Kereta Cepat dan Beban Berat PT KAI

Kereta Cepat dan Beban Berat PT KAI Dahlan Iskan

Pun masa depan yang lebih panjang. Akan tetap di jalur baru itu. Yakni bagaimana Jakarta-Bandung bisa memanjang sampai Yogyakarta dan Surabaya. Bagaimana kereta bawah tanah bisa menjadi solusi kemacetan Jakarta. Lalu kota-kota besar lain ikut mengembangkannya: Bandung, Yogyakarta, Semarang, Surabaya, Makassar, Medan, Denpasar.

Di Amerika kereta antar kotanya praktis mati. Tapi Amerika tetap memerlukan kereta bawah tanah di perkotaan. Yakni di kota-kota besarnya.

Di sana seperti tidak ada lagi semangat mengembangkan kereta antar-kota. Yang sering muncul hanya berita tabrakan. Atau kereta anjlok dari rel peninggalan lamanya.

Jaringan kereta bawah tanah di Tiongkok luar biasa meluasnya. Di Shanghai saja sudah menjadi 19 line. Total panjangnya sudah 800 km. Jaringan kereta bawah tanah di Shanghai sudah seperti kota besar tersendiri di bawah tanah.

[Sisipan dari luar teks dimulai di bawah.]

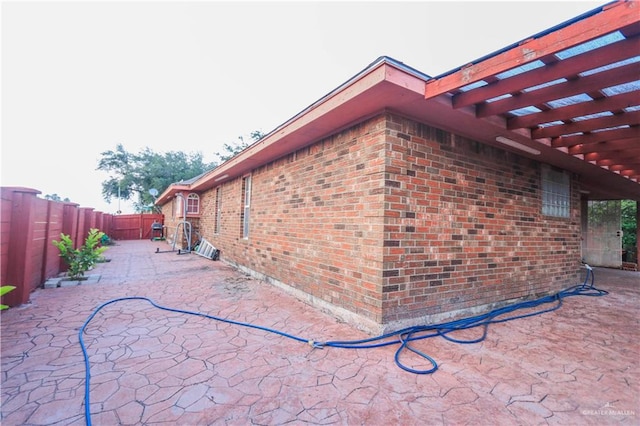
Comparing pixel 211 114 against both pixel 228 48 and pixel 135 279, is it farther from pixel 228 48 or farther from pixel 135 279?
pixel 135 279

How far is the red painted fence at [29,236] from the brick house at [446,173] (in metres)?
3.45

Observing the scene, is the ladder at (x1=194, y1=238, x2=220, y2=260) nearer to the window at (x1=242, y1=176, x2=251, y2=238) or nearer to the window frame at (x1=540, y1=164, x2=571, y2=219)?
the window at (x1=242, y1=176, x2=251, y2=238)

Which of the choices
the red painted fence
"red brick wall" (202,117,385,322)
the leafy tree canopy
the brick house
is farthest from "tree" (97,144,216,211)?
the brick house

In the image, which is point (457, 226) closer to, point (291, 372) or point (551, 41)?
point (551, 41)

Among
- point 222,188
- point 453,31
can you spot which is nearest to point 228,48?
point 222,188

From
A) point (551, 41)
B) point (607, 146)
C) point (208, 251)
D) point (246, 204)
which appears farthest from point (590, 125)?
point (208, 251)

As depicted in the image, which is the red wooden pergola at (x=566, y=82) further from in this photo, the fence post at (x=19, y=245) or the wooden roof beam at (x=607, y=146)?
the fence post at (x=19, y=245)

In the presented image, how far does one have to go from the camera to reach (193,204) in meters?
11.9

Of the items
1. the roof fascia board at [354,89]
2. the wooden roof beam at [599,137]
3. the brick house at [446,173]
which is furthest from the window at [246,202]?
the wooden roof beam at [599,137]

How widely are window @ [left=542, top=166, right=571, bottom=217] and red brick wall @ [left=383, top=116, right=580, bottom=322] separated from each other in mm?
232

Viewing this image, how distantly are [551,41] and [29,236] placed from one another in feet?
20.3

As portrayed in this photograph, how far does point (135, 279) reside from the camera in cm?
558

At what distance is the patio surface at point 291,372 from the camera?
5.48ft

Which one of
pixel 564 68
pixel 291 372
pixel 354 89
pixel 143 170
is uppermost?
pixel 143 170
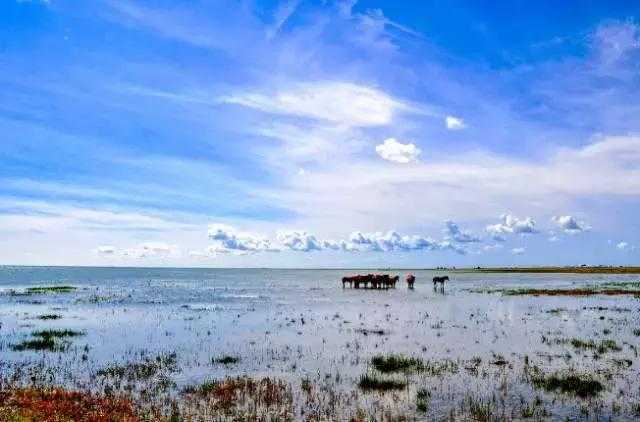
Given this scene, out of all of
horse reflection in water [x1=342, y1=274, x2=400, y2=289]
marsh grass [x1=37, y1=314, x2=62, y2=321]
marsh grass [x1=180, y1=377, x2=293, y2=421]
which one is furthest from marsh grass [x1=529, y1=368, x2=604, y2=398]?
horse reflection in water [x1=342, y1=274, x2=400, y2=289]

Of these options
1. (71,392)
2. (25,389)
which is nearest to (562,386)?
(71,392)

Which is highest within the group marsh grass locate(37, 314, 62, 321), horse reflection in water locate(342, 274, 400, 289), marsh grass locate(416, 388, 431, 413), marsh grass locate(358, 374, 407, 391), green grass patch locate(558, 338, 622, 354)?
horse reflection in water locate(342, 274, 400, 289)

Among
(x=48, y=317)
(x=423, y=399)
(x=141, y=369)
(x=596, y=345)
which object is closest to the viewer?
(x=423, y=399)

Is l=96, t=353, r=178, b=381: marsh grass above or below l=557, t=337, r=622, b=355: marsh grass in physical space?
below

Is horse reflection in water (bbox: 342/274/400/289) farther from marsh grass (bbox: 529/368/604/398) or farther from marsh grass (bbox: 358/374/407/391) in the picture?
marsh grass (bbox: 358/374/407/391)

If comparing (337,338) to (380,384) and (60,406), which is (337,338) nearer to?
(380,384)

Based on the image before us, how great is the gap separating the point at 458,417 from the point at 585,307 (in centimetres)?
3947

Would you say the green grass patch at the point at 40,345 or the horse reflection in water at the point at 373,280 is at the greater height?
the horse reflection in water at the point at 373,280

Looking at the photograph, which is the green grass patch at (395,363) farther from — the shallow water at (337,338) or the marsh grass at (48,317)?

Di Tiongkok sudah lebih 20 kota yang punya jaringan kereta bawah tanah.

Itulah masa depan KAI. Perusahaan ini akan menjadi raksasa bisnis di tingkat dunia.

Sekarang saja, dengan penambahan sekaligus dua bisnis baru membengkaknya ukuran bisnis KAI.

Memang dua bisnis baru tersebut masih belum datang dari KAI sendiri. Bukan sebagai ekspansi bisnis. Dua-duanya masih penugasan dari pemerintah. Mungkin KAI sendiri, secara perusahaan justru bisa saja merasa terbebani. Apalagi kalau semua biaya proyek harus ditanggung KAI. Itu belum dalam kemampuan KAI bisa menanggungnya.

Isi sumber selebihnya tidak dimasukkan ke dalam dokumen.